Once upon a time, many years ago, I met a crazy man who gave me a great chicken recipe.
Richard had a Master’s Degree in English Literature, but had gone to work as an insurance agent. He was assigned to my employer’s accounts, so he sold me a life policy. He seemed perfectly normal. When we met for lunch so I could sign some papers, I casually mentioned that I was camping on the coming weekend, and foolishly mentioned the name of the campground.
That Friday evening, we were just lighting the campfire when he pulled into camp on a little Kawasaki 400, which he referred to as “the road iron.” He proceeded to drink heavily, eventually passing out in a lawn chair near the fire, but not before reciting long passages out of The Canterbury Tales from memory. Friends who arrived during the recitation were initially terrified, thinking that glossolalia had taken hold of him.
In any case, at some point he described this chicken recipe that became one of my favorites for the grill.
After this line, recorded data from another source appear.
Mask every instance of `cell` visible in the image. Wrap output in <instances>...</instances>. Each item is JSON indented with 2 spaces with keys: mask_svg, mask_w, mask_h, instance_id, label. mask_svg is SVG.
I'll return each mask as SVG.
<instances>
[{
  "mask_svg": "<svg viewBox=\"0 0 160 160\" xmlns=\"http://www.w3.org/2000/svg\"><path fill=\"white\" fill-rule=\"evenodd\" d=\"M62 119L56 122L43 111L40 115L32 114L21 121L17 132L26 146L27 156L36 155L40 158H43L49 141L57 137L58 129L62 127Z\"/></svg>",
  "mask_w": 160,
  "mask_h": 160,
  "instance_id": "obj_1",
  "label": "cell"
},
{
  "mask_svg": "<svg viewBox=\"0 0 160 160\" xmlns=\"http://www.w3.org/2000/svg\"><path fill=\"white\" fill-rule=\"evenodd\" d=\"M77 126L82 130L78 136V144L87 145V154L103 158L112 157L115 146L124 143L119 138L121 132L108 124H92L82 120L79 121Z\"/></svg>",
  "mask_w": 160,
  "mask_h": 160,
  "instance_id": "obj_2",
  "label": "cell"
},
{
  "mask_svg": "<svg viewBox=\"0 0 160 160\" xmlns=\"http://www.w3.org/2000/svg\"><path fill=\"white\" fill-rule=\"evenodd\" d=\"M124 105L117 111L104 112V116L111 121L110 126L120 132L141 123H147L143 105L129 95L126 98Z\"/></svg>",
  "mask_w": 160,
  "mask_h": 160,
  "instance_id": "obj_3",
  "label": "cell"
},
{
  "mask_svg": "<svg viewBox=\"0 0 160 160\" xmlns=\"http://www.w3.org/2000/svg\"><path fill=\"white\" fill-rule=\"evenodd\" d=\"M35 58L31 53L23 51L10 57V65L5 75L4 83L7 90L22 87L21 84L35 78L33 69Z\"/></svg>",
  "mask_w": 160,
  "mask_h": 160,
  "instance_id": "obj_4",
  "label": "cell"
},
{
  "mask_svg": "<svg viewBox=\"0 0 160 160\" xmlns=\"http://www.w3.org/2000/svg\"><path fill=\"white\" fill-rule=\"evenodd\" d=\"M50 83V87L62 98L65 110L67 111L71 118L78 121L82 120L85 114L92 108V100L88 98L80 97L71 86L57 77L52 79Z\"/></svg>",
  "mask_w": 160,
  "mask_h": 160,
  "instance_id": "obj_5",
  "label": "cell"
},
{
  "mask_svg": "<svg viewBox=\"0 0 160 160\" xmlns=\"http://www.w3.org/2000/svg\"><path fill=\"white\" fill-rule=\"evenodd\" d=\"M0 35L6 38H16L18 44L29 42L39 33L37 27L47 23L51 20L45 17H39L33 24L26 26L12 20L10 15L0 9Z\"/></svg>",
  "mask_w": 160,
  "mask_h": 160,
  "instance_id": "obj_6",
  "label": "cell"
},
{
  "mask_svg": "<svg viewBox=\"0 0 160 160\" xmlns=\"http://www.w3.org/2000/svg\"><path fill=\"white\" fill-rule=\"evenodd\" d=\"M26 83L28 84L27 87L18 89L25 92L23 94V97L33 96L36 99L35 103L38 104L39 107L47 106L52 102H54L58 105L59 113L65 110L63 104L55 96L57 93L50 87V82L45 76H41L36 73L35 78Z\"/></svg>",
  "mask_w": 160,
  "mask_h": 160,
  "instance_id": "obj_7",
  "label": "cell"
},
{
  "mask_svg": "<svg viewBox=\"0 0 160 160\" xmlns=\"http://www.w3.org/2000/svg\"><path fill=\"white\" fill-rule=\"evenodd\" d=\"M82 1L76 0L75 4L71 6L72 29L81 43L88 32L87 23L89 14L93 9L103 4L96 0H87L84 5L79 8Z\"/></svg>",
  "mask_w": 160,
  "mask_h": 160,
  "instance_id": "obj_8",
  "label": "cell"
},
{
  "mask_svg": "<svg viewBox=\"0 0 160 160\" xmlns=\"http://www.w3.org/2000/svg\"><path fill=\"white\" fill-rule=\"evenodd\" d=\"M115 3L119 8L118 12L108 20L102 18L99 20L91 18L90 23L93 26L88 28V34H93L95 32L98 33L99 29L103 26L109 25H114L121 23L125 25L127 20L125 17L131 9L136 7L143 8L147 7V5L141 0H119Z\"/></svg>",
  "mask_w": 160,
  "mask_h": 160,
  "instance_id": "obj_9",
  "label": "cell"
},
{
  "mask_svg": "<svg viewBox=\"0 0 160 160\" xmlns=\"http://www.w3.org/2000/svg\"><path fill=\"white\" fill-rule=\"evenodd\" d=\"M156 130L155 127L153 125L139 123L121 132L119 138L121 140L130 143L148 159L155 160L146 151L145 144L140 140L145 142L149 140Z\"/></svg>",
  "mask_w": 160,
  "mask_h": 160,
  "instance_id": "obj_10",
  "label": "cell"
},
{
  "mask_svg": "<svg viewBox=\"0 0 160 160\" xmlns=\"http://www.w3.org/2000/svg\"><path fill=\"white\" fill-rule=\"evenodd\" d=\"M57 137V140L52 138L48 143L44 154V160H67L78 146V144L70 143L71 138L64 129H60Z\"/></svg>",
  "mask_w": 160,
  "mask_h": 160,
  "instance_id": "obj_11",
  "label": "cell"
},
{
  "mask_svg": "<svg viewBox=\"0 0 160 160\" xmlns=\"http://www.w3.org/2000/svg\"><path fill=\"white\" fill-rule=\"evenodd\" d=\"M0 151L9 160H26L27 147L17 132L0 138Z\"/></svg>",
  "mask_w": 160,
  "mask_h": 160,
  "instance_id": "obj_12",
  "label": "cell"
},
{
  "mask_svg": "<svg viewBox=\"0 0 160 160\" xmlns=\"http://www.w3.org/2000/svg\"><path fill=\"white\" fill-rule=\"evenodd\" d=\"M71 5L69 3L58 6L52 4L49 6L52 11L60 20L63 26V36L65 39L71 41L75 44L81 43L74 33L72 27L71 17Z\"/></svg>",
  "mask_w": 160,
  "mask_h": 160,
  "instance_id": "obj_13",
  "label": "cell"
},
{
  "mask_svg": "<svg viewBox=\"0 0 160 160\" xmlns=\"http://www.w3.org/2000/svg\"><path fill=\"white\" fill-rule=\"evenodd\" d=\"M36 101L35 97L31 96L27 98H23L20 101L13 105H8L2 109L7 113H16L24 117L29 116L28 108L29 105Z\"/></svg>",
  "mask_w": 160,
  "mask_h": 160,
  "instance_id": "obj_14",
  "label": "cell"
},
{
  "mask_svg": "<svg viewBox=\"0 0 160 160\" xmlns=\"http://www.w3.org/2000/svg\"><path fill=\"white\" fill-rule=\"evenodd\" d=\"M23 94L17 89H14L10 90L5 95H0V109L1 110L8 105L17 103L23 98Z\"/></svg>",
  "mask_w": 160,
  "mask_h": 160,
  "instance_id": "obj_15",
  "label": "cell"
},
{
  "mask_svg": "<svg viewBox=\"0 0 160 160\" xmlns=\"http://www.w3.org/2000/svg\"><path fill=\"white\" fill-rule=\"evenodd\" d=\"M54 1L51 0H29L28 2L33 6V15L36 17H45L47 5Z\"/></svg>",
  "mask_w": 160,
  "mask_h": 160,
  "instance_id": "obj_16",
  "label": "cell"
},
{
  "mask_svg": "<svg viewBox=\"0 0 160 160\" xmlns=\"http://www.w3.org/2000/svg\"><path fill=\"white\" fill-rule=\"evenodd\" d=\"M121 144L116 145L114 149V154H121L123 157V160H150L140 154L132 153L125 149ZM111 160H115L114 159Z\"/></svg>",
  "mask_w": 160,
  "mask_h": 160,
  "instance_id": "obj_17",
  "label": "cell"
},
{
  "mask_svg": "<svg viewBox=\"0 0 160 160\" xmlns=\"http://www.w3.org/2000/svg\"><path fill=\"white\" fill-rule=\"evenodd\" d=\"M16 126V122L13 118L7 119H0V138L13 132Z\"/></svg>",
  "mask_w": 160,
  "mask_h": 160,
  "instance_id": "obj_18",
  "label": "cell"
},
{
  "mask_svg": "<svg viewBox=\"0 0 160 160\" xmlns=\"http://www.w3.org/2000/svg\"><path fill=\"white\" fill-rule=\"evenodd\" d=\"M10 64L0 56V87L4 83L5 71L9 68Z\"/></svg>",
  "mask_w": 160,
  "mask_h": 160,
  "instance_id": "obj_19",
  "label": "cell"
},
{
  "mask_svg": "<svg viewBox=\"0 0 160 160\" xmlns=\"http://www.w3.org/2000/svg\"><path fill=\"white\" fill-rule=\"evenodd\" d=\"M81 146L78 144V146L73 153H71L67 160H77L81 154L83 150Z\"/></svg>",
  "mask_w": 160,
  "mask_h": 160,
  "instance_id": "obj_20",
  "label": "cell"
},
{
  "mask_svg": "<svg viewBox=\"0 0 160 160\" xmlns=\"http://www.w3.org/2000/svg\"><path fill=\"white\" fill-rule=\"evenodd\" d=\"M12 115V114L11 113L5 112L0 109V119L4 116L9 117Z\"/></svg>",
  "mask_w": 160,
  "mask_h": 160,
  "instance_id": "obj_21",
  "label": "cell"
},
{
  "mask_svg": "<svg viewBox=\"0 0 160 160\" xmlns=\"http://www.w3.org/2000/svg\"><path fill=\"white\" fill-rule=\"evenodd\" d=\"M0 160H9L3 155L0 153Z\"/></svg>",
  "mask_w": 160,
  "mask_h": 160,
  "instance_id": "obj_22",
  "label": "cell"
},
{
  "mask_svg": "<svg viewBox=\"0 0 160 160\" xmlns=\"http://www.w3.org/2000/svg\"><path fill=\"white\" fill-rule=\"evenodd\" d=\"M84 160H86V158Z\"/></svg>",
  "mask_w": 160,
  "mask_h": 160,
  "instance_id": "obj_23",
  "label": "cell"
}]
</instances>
First, the chicken pieces marinate in lemon juice for an hour or so, then they go into plain yoghurt overnight. When it’s time to cook, you wipe of the yoghurt, season simply with salt and pepper, and then grill as usual. This method produces tender, juicy chicken like no other I’ve ever tasted. It was my foolproof, go-to recipe for a decade or so, and everyone always loved it.
When my wife and I were first dating, I was so confident in the recipe that I bragged almost incessantly about it. “Some time I’ll have to grill the Farsi Chicken for you. It’s incredible. You’ll love it.” Unfortunately, after building up her expectations for weeks or months, when I finally cooked it for her I burned the chicken so badly that we may as well have just eaten the charcoal. I didn’t grill chicken of any sort for a long time afterwards, thinking that I was under some sort of jinx. The jinx was mysteriously broken when I learned to use a timer.
So for Sunday Dinner this week I made the Farsi Chicken again. Initially I looked for other Persian recipes as sides, settling on Balal corn and Tahdig rice. As it turned out, I decided that the rice was too much too attempt without a test run, and opted for another (non-Persian) rice recipe with savory mushrooms.
We also had some fennel from the CSA, and Claudia made an incredible salad with it and some mandarin oranges.
I still want to try the Tahdig at some point, and also the Persian method of dipping the roasting ears in salt water after grilling. We’d love to learn more about Persian cuisine in general too.
Before the meal I tipped my glass to Richard. I lost track of him long ago, but still imagine him burning up the backroads on the road iron, regaling and terrifying friends and strangers with recitations in Middle English and recipes from far off lands.